Ups and Downs, everyone!

Wednesday, April 24, 2013

REJECTION, SUBMISSION...AN OLD FAMILIAR SONG

Yesterday, agent Molly Jaffa replied to my query email for my novel, Angie's Choice. She parried my query with an amicable and brief rejection email thrust.

Dear Mr. Thomas,

Thank you for thinking of me for this. Though I truly appreciate the chance to consider your work, I don't quite feel that I've connected with your material enough to be the best possible agent for it. Please know that this business is highly subjective, and that what doesn't work for one agent may work perfectly for another. I wish you the best of luck as you move forward with your writing career.

Best,

Molly Jaffa
Folio Literary Management


Photo from Writer's Digest article.

So much for my thinking I sensed a like mind for that novel. The lonely business of spreading one's queries over the shrinking field of literary agents continues. Will one bloom every appear in that poisoned field again? Despair is never far away when one embarks on the nearly hopeless task of seeking an agent.

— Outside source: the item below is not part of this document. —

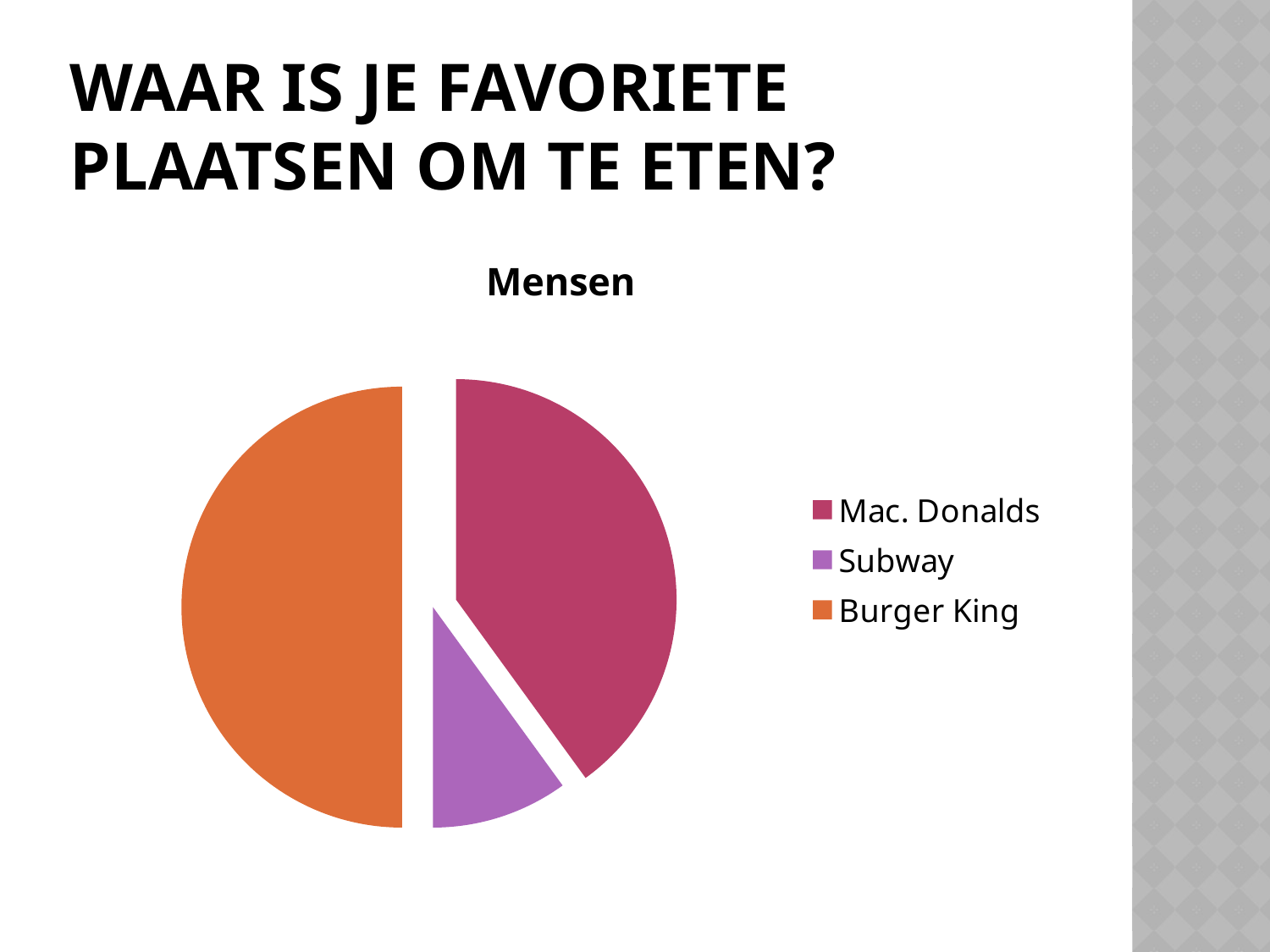
Which slice is larger, Mac. Donalds or Subway? Mac. Donalds How many entries does the legend list? 3 Which category has the largest slice of the pie? Burger King What kind of chart is shown on the slide? Pie chart Which slice is larger, Burger King or Subway? Burger King What is the title of the chart? Mensen How many slices does the pie chart have? 3 Which category has the smallest slice of the pie? Subway Which slice is larger, Burger King or Mac. Donalds? Burger King What colour is the Subway slice in the pie chart? Purple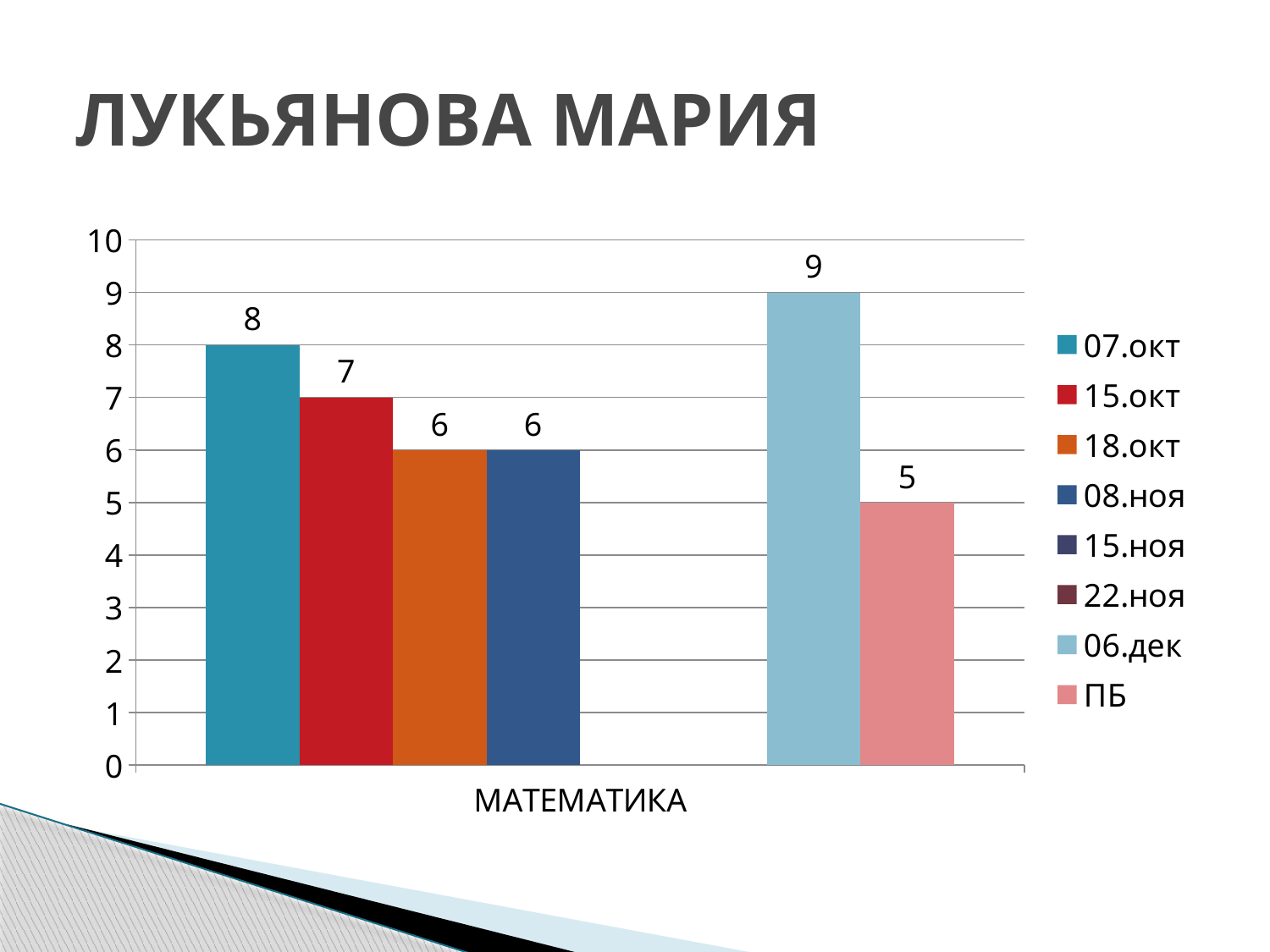
What is the value for 07.окт in МАТЕМАТИКА? 8 What is the value for 15.окт in МАТЕМАТИКА? 7 Which series has the highest value in МАТЕМАТИКА? 06.дек What is the title of the slide? ЛУКЬЯНОВА МАРИЯ How many series does the legend list? 8 What is the value for ПБ in МАТЕМАТИКА? 5 Which series with a plotted bar has the lowest value in МАТЕМАТИКА? ПБ What is the value for 06.дек in МАТЕМАТИКА? 9 How many categories are shown on the x axis? 1 Which is larger, the value for 07.окт or the value for 15.окт? 07.окт What is the difference between the values for 06.дек and ПБ? 4 What type of chart is shown on the slide? bar chart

My sights are now zeroed in on Mr. Paul Lucas with Janklow and Nesbit Associates, another young face in an old agency. So many agents are young faces nowadays. Endless photos of unwrinkled, unworried faces. Does this mean that agencies are hiring younger agents to tell them what's what when it comes to younger readers? That would be the smart thing to do...a changing of the guard...which makes this old, weak in the haunches, 75 year old's task appear even harder. However, Mr. Lucas has got a nice, intelligent face, doesn't he, and good luck to him.

Meanwhile, I continue the rewrite for my novel, Delinquent Lives, with input from the meet up group Write To Publish, and I'm hoping to see one or two poems appear in a local anthology. More on that later.